Lilli entered the small, dimly lit house and found the kitchen in utter disarray. The package of cookies remained open on the counter right next to the powdered lemonade mix. One cup of sugar, Lilli read on the side of the canister,
"No wonder it pulled my cheeks together like magnets
," Lilli thought, remembering the intense pucker she had tried to hide from Mrs. Metcalf.
She measured out a cup of sugar and picked up one of the seven sticky spoons that were now practically glued to the counters. Lilli sighed, not understanding why Mrs. Metcalf needed seven spoons to mix lemonade.
"Maybe she couldn't find them again after using them, so she took out another one. Perhaps I should increase my visits to twice a week."

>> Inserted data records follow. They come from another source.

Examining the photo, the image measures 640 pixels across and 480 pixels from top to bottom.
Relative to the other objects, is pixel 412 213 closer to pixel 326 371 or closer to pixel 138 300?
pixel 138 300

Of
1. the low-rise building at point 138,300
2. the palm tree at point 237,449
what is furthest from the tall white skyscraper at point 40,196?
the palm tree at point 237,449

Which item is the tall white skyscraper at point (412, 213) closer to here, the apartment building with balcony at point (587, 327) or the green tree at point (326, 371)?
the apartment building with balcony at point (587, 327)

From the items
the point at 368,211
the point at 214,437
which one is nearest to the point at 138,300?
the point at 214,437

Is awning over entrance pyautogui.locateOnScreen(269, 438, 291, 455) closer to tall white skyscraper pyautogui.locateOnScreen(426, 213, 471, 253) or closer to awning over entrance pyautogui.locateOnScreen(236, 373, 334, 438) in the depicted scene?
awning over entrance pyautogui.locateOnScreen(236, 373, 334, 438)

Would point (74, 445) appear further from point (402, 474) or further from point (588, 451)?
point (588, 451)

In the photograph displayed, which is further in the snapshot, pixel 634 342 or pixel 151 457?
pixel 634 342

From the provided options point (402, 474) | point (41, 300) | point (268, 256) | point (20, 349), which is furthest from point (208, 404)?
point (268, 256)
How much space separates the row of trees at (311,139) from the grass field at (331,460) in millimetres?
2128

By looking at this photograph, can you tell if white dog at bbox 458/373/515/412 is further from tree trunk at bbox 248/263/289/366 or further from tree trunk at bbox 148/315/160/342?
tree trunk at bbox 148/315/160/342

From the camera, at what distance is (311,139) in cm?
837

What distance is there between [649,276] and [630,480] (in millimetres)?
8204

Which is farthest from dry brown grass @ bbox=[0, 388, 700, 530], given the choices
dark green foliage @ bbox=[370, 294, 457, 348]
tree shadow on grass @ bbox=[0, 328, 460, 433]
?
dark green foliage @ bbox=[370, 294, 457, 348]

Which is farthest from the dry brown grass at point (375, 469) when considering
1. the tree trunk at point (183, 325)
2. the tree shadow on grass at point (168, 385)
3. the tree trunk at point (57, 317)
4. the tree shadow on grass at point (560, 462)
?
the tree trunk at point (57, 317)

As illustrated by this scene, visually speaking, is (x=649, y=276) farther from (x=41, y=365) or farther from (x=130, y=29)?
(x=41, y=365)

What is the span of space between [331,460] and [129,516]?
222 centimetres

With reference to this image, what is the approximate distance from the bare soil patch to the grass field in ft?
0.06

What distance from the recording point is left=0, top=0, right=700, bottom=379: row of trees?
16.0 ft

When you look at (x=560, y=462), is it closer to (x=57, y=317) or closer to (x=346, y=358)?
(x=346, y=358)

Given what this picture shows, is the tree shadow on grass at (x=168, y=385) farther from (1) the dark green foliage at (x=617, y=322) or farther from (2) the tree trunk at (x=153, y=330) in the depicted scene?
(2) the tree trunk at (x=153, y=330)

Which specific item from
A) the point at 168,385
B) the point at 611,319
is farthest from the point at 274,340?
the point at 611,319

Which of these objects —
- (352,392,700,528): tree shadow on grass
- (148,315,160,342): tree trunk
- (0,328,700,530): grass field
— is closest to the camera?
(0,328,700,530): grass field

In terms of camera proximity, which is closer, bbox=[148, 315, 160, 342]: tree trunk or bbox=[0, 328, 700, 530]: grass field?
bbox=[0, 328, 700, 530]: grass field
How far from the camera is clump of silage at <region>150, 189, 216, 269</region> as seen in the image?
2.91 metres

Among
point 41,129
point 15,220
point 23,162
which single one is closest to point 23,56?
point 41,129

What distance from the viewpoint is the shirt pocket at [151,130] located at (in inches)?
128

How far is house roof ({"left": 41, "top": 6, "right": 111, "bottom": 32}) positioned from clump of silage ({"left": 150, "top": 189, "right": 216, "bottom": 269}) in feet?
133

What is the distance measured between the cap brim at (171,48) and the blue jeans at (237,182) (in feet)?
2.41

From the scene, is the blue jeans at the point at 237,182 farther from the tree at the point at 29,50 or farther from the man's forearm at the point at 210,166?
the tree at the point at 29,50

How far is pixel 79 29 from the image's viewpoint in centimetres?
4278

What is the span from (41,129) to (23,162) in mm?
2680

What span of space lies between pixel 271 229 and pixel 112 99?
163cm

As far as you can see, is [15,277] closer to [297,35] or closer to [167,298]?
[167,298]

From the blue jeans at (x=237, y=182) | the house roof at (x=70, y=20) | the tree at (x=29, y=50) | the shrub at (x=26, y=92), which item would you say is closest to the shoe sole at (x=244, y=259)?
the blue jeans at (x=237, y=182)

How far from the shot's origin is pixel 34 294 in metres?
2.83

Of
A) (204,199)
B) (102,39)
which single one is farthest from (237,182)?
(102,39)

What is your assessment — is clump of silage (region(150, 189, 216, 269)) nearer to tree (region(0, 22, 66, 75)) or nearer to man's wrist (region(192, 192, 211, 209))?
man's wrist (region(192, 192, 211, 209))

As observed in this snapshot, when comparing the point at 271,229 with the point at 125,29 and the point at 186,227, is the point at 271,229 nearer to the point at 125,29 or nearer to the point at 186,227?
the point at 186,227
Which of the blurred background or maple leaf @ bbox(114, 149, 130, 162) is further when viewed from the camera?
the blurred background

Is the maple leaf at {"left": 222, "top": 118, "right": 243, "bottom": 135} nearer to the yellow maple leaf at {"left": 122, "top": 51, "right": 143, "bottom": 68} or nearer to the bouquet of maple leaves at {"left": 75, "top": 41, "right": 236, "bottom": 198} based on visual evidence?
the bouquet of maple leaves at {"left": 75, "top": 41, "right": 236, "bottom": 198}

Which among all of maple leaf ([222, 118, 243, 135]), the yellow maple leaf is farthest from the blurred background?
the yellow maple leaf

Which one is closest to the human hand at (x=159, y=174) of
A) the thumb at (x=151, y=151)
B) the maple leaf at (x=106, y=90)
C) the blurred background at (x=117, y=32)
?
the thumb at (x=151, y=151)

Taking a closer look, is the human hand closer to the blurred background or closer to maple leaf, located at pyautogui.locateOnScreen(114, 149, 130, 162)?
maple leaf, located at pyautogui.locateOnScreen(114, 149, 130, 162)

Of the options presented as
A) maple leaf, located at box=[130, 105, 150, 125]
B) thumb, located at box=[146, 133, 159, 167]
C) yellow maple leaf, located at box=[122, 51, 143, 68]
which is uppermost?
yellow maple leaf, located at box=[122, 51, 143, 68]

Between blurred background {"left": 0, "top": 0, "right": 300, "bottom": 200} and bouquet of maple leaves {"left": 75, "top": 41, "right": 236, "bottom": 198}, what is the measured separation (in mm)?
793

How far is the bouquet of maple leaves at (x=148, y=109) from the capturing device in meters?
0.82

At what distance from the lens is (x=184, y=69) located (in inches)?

"The cookies aren't very good, I wouldn't even try one." Mrs. Metcalf called over her shoulder as soon as Lilli entered the door.
"They can't be that bad." Lilli dumped in the sugar and began to stir, picking up a cookie while doing so. She bit into it and instantly thought all of her teeth had been shattered. "They are quite hard."
"Oh come now, don't try to swallow, just spit it out, that's what I did." Mrs. Metcalf urged, handing Lilli a napkin.
Lilli took it gratefully and held it up to her mouth to collect the slate like shards from her mouth. Days at Mrs. Metcalf's were always interesting and entertaining. When she expressed a need for help at home once a week, Lilli had jumped at the opportunity. Mrs. Metcalf, while wealthy, was not the most proper woman and Lilli knew it meant an afternoon of freedom. Any afternoon spent away from her mothers watchful, critical eye was a free one in her mind. It was an added bonus that Mrs. Metcalf had agreed to letting her cultivate a victory garden, something her mother saw as ridiculous, filthy, and an admission of being unable to pay for produce.
"I should be getting home now." Lilli sighed after talking with Mrs. Metcalf for over and hour.
"Yes, I suppose you should, you need to check if that soldier of yours has written again." she winked devilishly.
"No," Lilli blushed, "in fact I've decided to stop writing him. His letters make it perfectly clear he's not interested. So I've decided to write him one more time to ask him to stop writing."
"That's a shame dear, he sounded like such a lovely boy the first time you mentioned him."
"He was, I don't know what happened." Lilli admitted sadly.
"The Lord has someone very special for you my dear, just like my Harold. Trust him and all will be well."
"Thank you Mrs. Metcalf."
"No, thank you my dear, for all your hard work and for keeping me company."
"I enjoy our time together, and I think we may have some cherry tomato's next week!"
"Excellent! We'll have to make something special with them. Remember to throw your clothes in the laundry bin for Betty to wash tomorrow."